Segundo ele, a estrutura precária das estradas na terra indígena e a falta de iluminação pública têm relação com a violência. “Muitos saem de madrugada, no escuro, para trabalhar. A estrada precisa de cascalhamento. Em dia de chuva ônibus chega a ficar atolado por nove dias”.
Lado bom
Doutor em Antropologia e professor da UFGD, Levi Marques diz que a situação em Dourados poderia ser pior.
“Considerando as condições de carência e abandono de política pública e, principalmente, a questão da enorme população em um lugar só, eles conseguem gerenciar razoavelmente os problemas”, diz ao G1.
Conforme Marques, as comunidades das duas aldeias desenvolvem série de mecanismos de controle e autocontrole na organização das famílias e parentesco, o que serve como escudo diante das fragilidades sociais.

Pouca terra e muito índio
A realidade social e a superpopulação em uma área pequena em Dourados traduzem outras características da história indígena em Mato Grosso do Sul. O procurador do Ministério Público Federal, Marco Antônio Delfino, compara: MS tem situação inversa ao Amazonas, por exemplo, onde o ditado é de “muita terra para pouco índio”.

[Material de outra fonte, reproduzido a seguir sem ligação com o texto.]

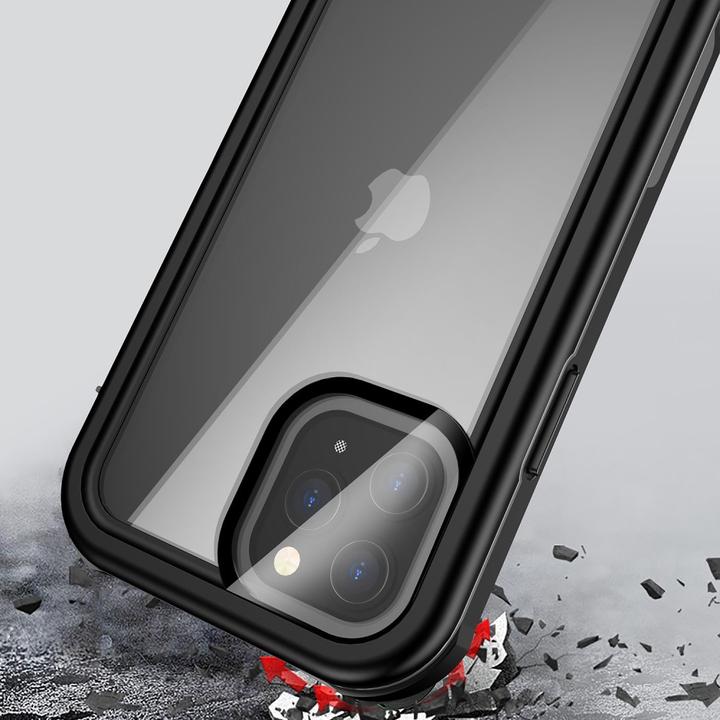 Image du produit Redpepper iPhone 13 Mini / 12 Mini Housse de protection étanche (Apple iPhone 12 mini, Apple iPhone 13 mini)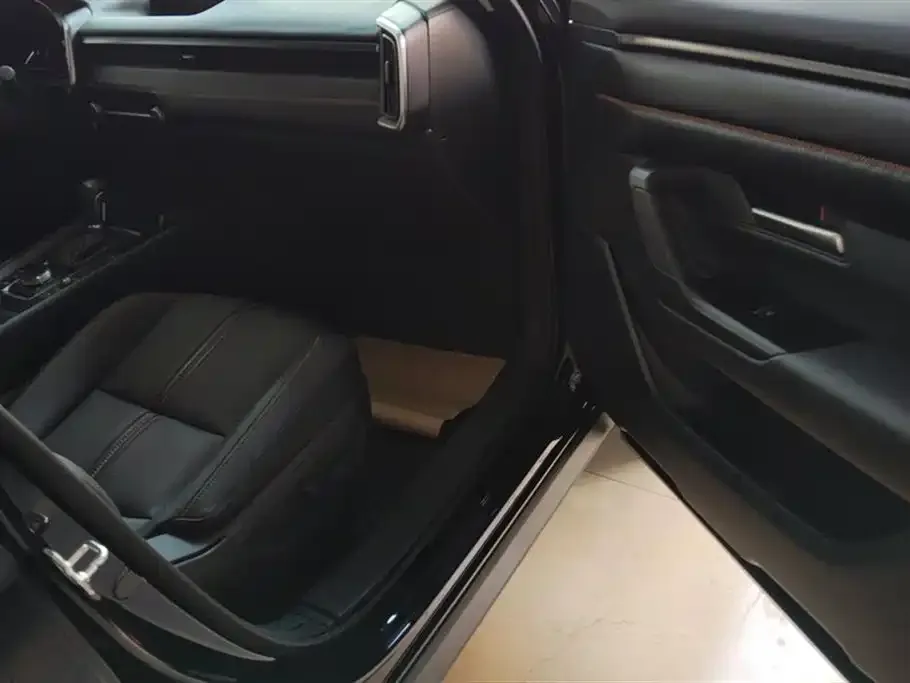 Mazda CX-50 Xingye 2024 из CN, фото 8
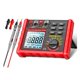 thumbnail image 1 of MH15 Digital Ohmmeter Insulation Resistance Meter 6000 Count, 1 of 5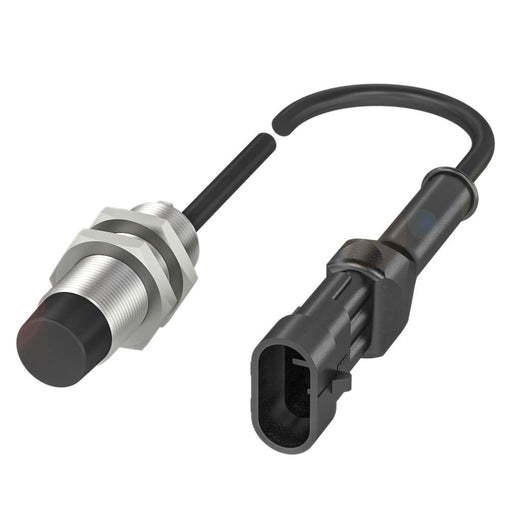Balluff - Induktiver Näherungsschalter Sensor induktiv BES M18MG-NS#BES046N − 1 Stück by Balluff
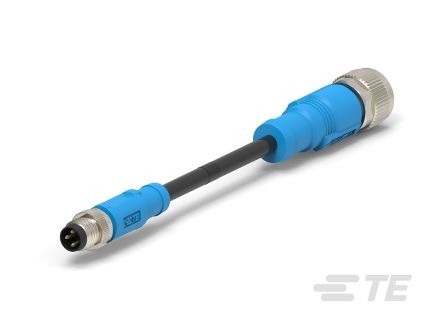 TE Connectivity T4052117004-001 产品图片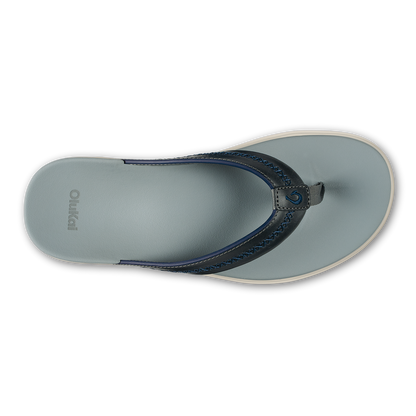 OluKai | Shoreline - Rock / Pale Grey
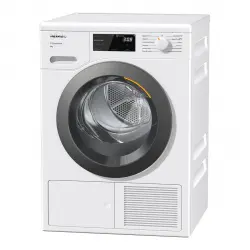 Miele - Secadora 8 Kg Condensación, Bomba De Calor - TED265WP E LW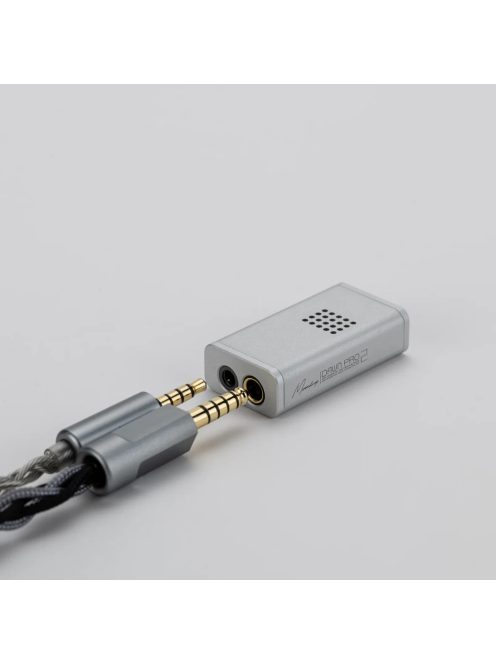 Moondrop Dawn Pro 2 - hordozható fejhallgató erősítő és D/A átalakító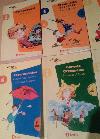 LIBROS INFANTILES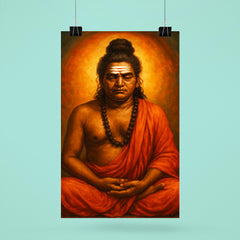 Shivabalayogi poster 6
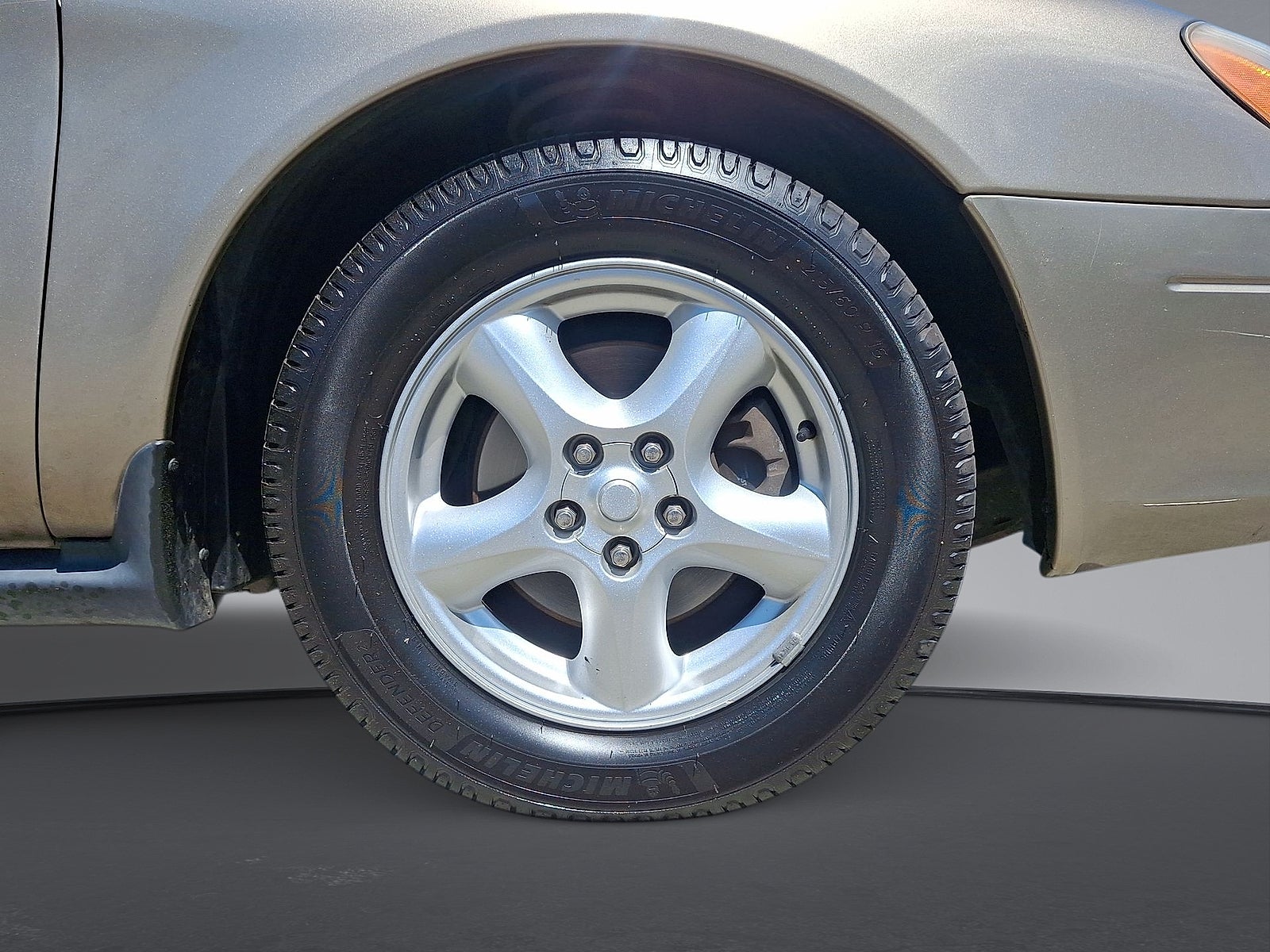 2003 Ford Taurus SES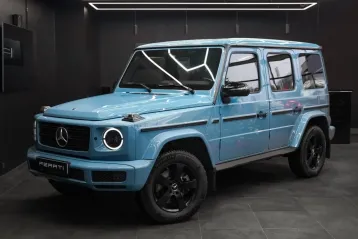 Mercedes-Benz G 400 din 2024 - oferta MER157772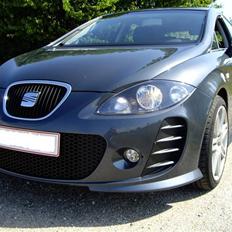 Seat Leon TFSI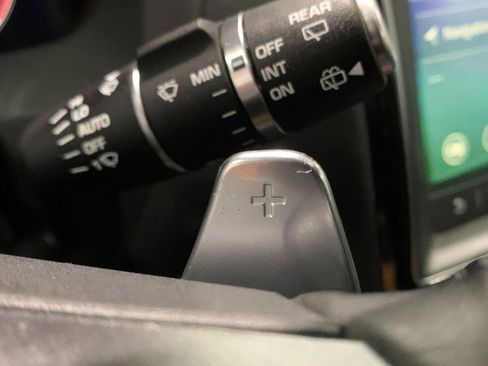 Used 2020 Jaguar F-PACE Checkered Flag image 33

Conforme o procurador, a área equivale a 0,2% do território sul-mato-grossense. “Se nós compararmos com outros estados é um percentual absolutamente irrisório. Mato Grosso tem uma porcentagem de 14% [equivalente ao total do território] e mesmo assim continua a produzir e se desenvolver”.
Segundo números da Fundação Nacional do Índio, são 50 terras indígenas no território sul-mato-grossense. Em Mato Grosso são 77 e no Amazonas 161.
De acordo com dados do censo do Instituto Brasileiro de Geografia e Estatística (IBGE), em 1991, Mato Grosso do Sul possuía população de 32,7 mil índios contra 73,2 mil do censo de 2010, aumento de 123,7%. Para o professor Neimar Machado, da UFGD, o crescimento ocorre por conta da mudança de metodologia nos censos com a “autodeclaração”. A implantação de cotas também tem influência.
“À medida que os índios não tinham direito, não se declaravam. À medida que o estado reconheceu direitos, as pessoas foram se declarando”, afirma, antes de ressalvar. “Usam esse argumento para dizer que as pessoas inventam ascendência indígena. Ao contrário, a população indígena brasileira é muito maior do que mostra os censos, mas eles não se declaram por conta do preconceito”.
Para ele, a melhoria nos serviços essenciais à saúde para as comunidades indígenas é outra influência na melhora dos números, principalmente, depois que o setor foi assumido, primeiramente pela Funasa (Fundação Nacional de Saúde), e mais recentemente pela Sesai (Secretaria Especial de Saúde Indígena), órgãos ligados ao Ministério da Saúde.
“Melhorou muito os índices de imunização. Os programas sociais têm confrontado a situação de miséria e carência alimentar, embora ainda não sejam suficientes. Isso tem reduzido os índices de mortalidade e contribuído para o crescimento vegetativo”, explica.